### About this task:
With the pictures left aside, write out exactly the lines of the listing below from the line with "2019年の年間降水量上位10地点" to the line with "leggere grafici opzioni", both included, and only those.

### Material shown:
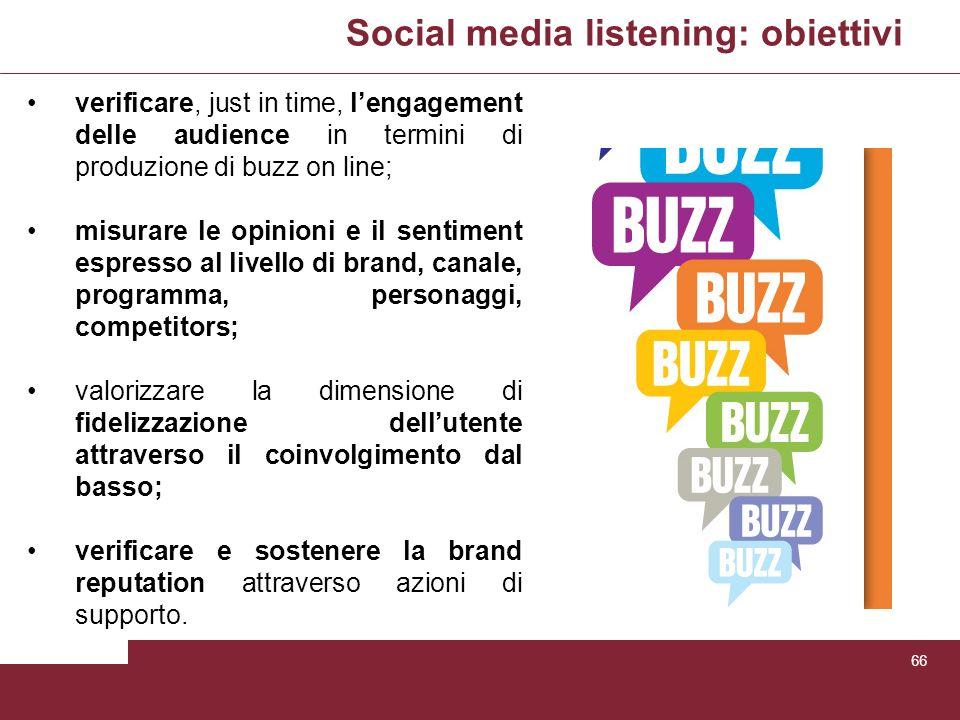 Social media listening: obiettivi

==

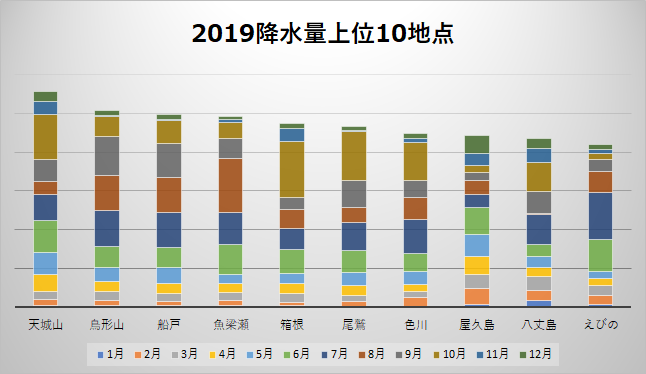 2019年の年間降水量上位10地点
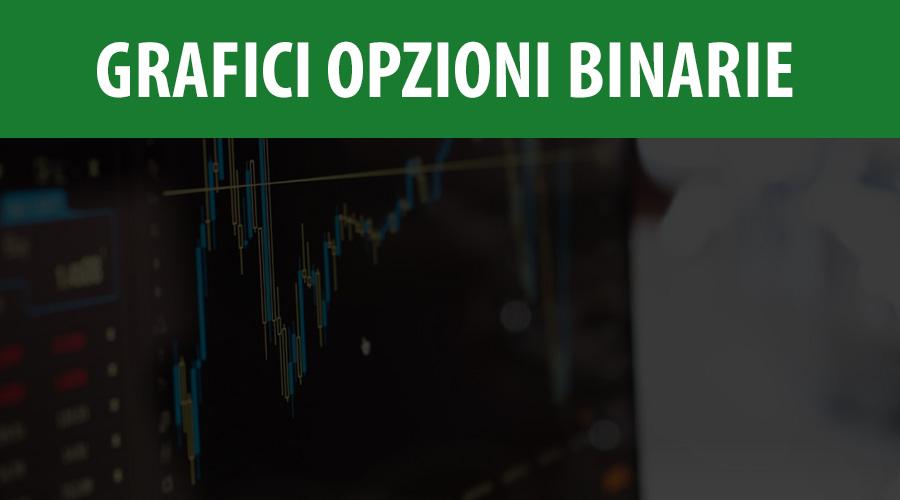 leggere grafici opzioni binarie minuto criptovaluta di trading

### Answer below:
 2019年の年間降水量上位10地点
 leggere grafici opzioni binarie minuto criptovaluta di trading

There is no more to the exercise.